Mechanics of curved slip surfaces in rock

Curved slip surfaces are common structures in geologic and geotechnical situations. Important examples include geologic faults and the basal slip surfaces of landslides. The author analyses these structures by using two-dimensional boundary element and fracture mechanics methods to study the influence of curvature on displacements and related deformation of surrounding rock. Although analytical solutions for stresses and displacements associated with a curved crack exist in the literature, solutions for a curved slip surface with friction are not available. Curved slip surfaces are idealized as curviplanar cuts in a linearly elastic plate and a Coulomb frictional slip criterion, tensile failure (cracklike opening) provision, and constraint on slip surface wall interpenetration are included in the model. Remote principal stresses produce sliding displacements along favorably oriented slip surface segments, and stresses in the surrounding plate are calculated from these displacements. Mechanical modeling of ideal circular-arc slip surfaces shows that Mode-II displacements can in general vary in distribution and sense along curved slip surfaces as a function of curvature and remote stress orientation.
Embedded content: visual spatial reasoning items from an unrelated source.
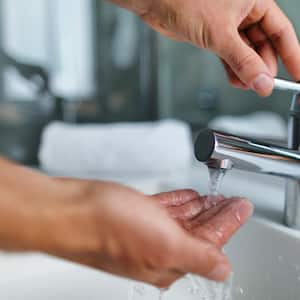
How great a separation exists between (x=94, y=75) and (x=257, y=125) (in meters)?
0.36

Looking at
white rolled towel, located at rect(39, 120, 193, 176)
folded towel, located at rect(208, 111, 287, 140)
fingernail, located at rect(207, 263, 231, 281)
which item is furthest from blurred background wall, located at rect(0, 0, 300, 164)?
fingernail, located at rect(207, 263, 231, 281)

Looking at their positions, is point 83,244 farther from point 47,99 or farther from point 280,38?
point 47,99

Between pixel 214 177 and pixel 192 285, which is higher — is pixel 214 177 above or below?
above

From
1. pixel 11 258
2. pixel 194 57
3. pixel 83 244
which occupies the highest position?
pixel 194 57

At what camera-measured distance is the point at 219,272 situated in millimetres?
382

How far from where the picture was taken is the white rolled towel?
0.82 m

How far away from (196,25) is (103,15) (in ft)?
1.63

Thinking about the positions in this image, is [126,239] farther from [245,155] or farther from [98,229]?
[245,155]

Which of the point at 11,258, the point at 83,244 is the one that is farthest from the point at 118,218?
the point at 11,258

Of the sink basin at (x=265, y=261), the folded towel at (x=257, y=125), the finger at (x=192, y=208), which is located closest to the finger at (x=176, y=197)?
the finger at (x=192, y=208)

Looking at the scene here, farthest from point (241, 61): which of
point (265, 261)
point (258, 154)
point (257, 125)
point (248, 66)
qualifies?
point (257, 125)

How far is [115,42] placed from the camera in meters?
1.07

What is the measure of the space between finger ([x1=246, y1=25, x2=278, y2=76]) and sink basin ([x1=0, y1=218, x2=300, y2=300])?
0.22 m

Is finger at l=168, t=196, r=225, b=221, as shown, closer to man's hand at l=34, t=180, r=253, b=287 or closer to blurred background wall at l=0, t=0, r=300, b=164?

Because regions of decreased and increased mean normal stress depend on the occurrence and positions of slipping segments, the locations of extensional and contractional deformation strucures need not be located only near the terminations of curved slip surfaces. This result contrasts with predictions and observations of rock fracture near terminations of straight slip surfaces. In the latter case, the ends of slipping segments usually coincide with the slip surface terminations.